Directions for this task:
Each entry should be copied as it stands, leaving the pictures behind.

[Saved data entries]
═══

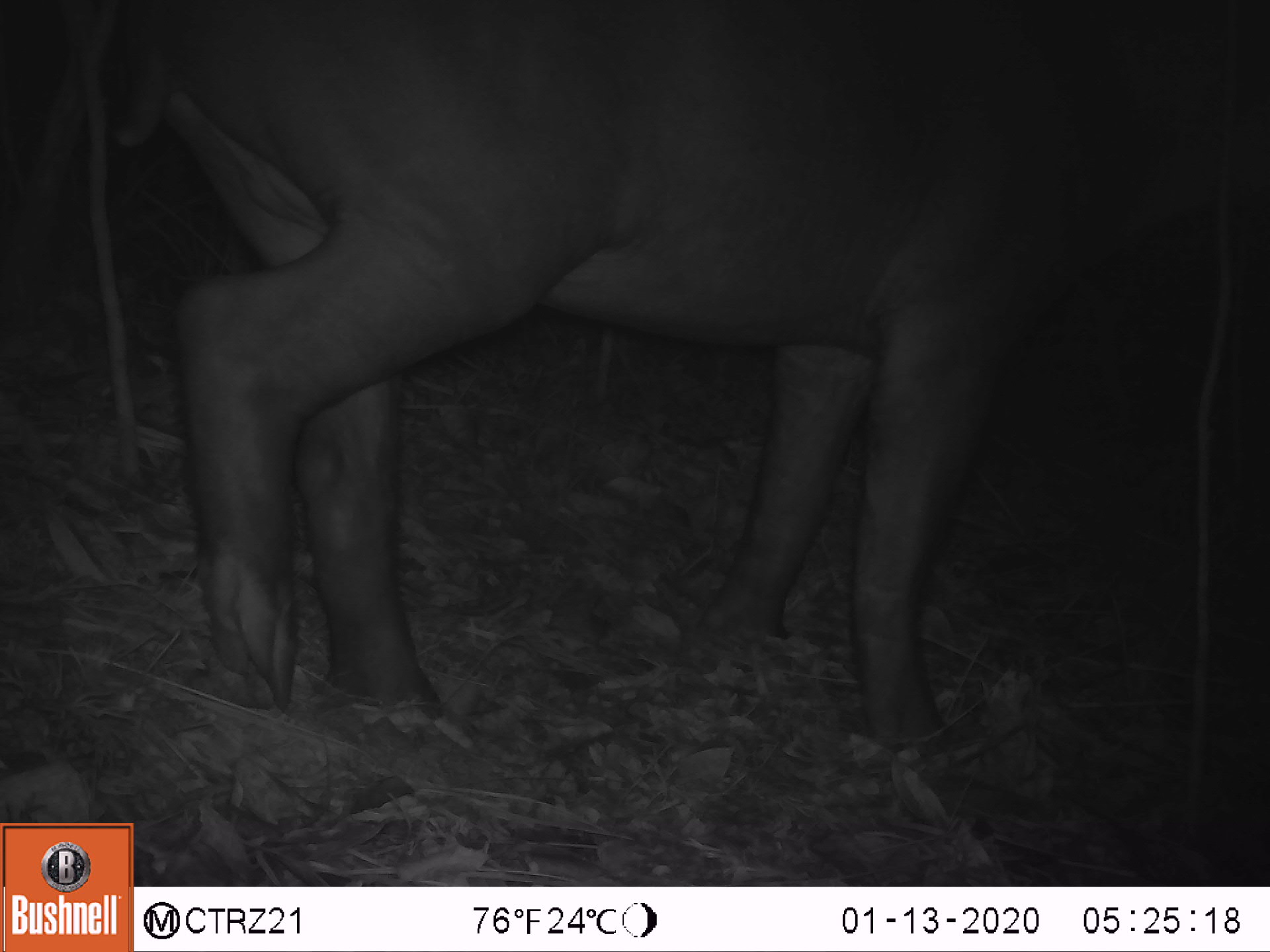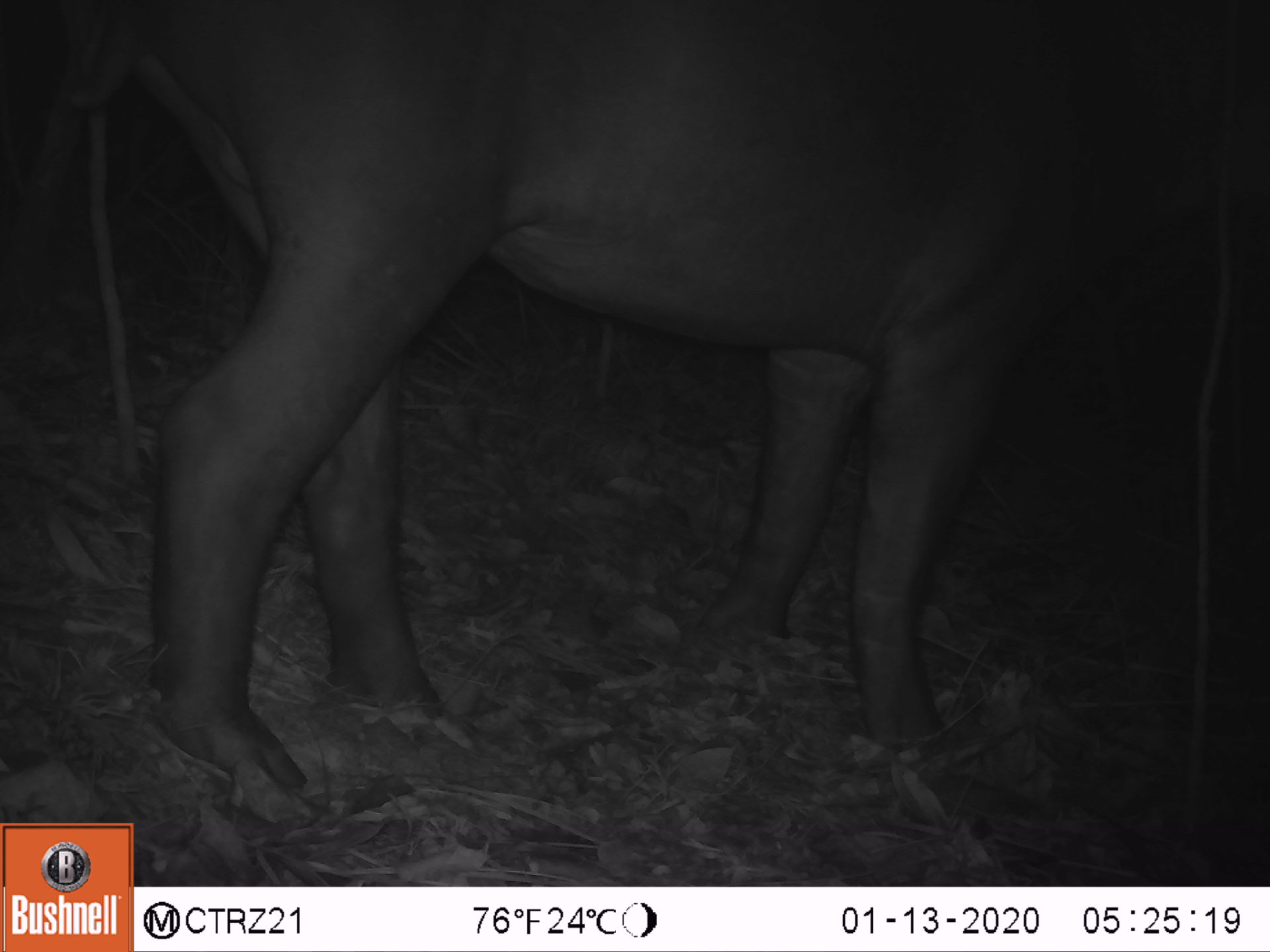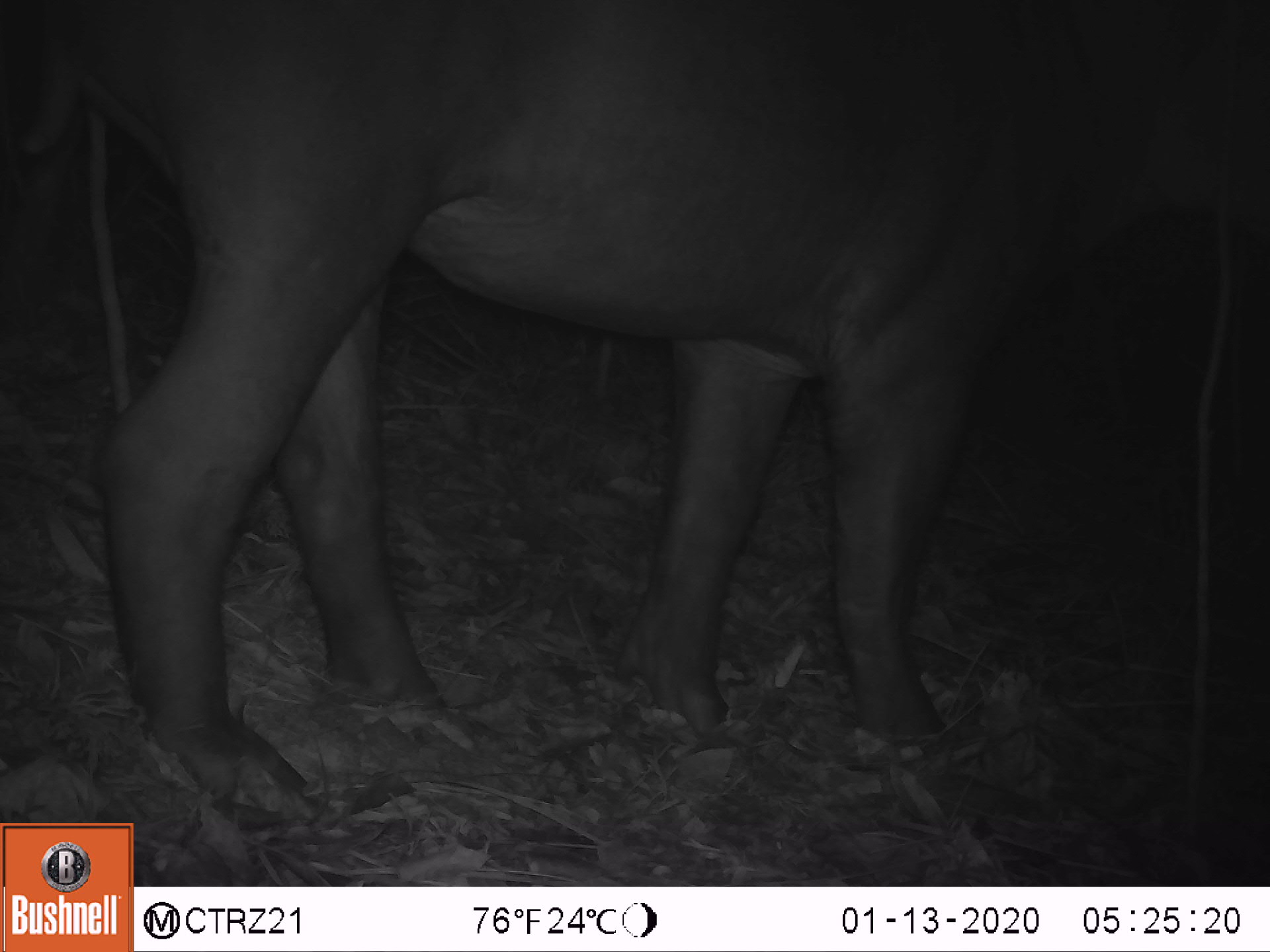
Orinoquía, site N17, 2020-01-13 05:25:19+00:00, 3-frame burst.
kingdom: Animalia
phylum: Chordata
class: Mammalia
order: Perissodactyla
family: Tapiridae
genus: Tapirus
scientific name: Tapirus terrestris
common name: lowland tapir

═══

Solution below:
Orinoquía, site N17, 2020-01-13 05:25:19+00:00, 3-frame burst.
kingdom: Animalia
phylum: Chordata
class: Mammalia
order: Perissodactyla
family: Tapiridae
genus: Tapirus
scientific name: Tapirus terrestris
common name: lowland tapir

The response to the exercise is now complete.